**提供抜粋:**

▼

うたかたの日々~『夢を与える』

「いつも一人の女の子のことを書こうと思っている。いつも。たった一人の。一人
ぼっちの。一人の女の子の落ちかたというものを」(岡崎京子)
『蹴りたい背中』で芥川賞を受賞した著者の、三年半ぶりの受賞第一作。チャイルド
モデルから国民的少女タレントとなった主人公・夕子。芸能界を駆け抜けた彼女の、
激動の18年間を綴った300頁の力作。
実は私は『蹴りたい背中』よりも『蛇にピアス』(金原ひとみ・著)のほうが好きだっ
たので、過剰な期待はせずに本書を手に取った。しかし、最初のページからすぐに
引き込まれ、最後まで概ね面白く読んだ。著者はとても力強い、説得力のある文体
を獲得したと思う。
一人の女の子が一見華々しい芸能界に生き、孤独感にさいなまれながらやがて
落ちてゆく、というプロットは岡崎京子氏の『ヘルター・スケルター』を思い出させ
る。冒頭の文は『ヘルター・スケルター』の帯に書かれた言葉。まだ20代前半の
綿矢氏はこの漫画を読んで触発され『夢を与える』を著したのでは・・などと、つい
邪推してしまう。

『ヘルター・スケルター』

▲

**提供記録:**

▼

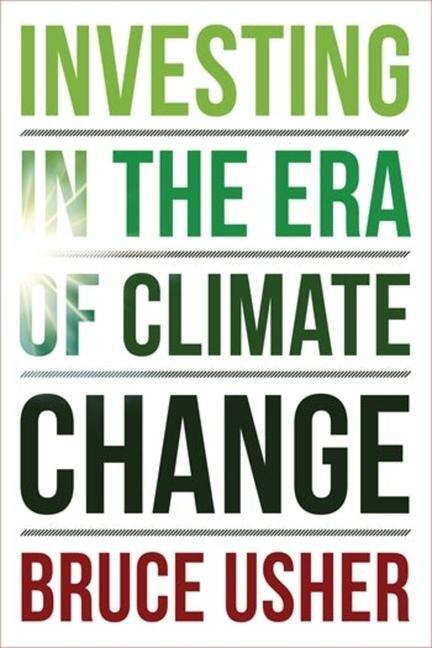 INVESTING

IN THE ERA

OF CLIMATE

CHANGE

BRUCE USHER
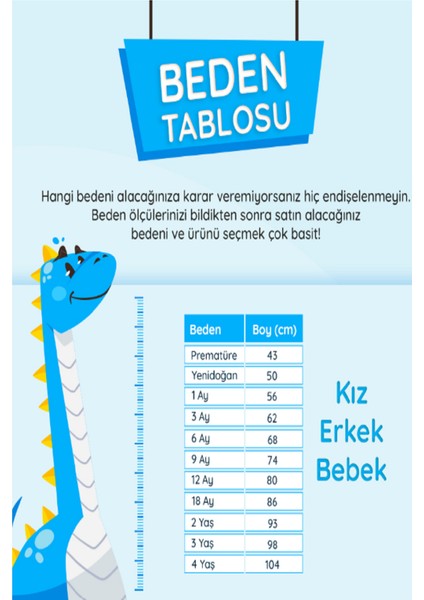 BEDEN TABLOSU

Hangi bedeni alacağınıza karar veremiyorsanız hiç endişelenmeyin. Beden ölçülerinizi bildikten sonra satın alacağınız bedeni ve ürünü seçmek çok basit!

| Beden | Boy (cm) |
|---|---|
| Prematüre | 43 |
| Yenidoğan | 50 |
| 1 Ay | 56 |
| 3 Ay | 62 |
| 6 Ay | 68 |
| 9 Ay | 74 |
| 12 Ay | 80 |
| 18 Ay | 86 |
| 2 Yaş | 93 |
| 3 Yaş | 98 |
| 4 Yaş | 104 |

Kız
Erkek
Bebek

▲

**設問:**
a) 『夢を与える』の書評によると、冒頭に引用された文はどの作品の帯に書かれた言葉ですか。
b) 『夢を与える』の書評にある「著者はとても力強い、説得力のある文体を獲得したと思う。」という文を英語に訳してください。
c) 『夢を与える』の書評を、最後に示された部分のあとから引き継いで書き進めてください。

**番号別解答:**
a) 岡崎京子氏の『ヘルター・スケルター』の帯に書かれた言葉です。

b) I think the author has acquired a very powerful, persuasive style.

c)
/岡崎京子・著
/祥伝社・2003
両親の不仲、兄弟のいない寂しさ、孤独感。主人公と同じように10代から芸能界
に生き、若くして結婚、離婚を経験した宇多田ヒカルの心情ともダブる。彼女はシ
ンガーとしてまだまだ絶好調だけれど、内に秘めた孤独は愛した人さえも拒絶して
いるかのようで痛々しい。主人公が所属した芸能プロダクション社長が言うように、
ただの「よくあること」なのかもしれないけれど。
同じく10代半ばで文学賞を受賞し、作家デビューした綿矢氏が、同じような孤独
を抱えているのかどうかはわからない。彼女の今後の作品にその答えがあるのかも
しれない。けれど、どうか人生のダークサイドばかり見つめないで欲しい。次回作
も必ず読みます。
(『夢を与える』綿矢りさ・著/河出書房新社・2007)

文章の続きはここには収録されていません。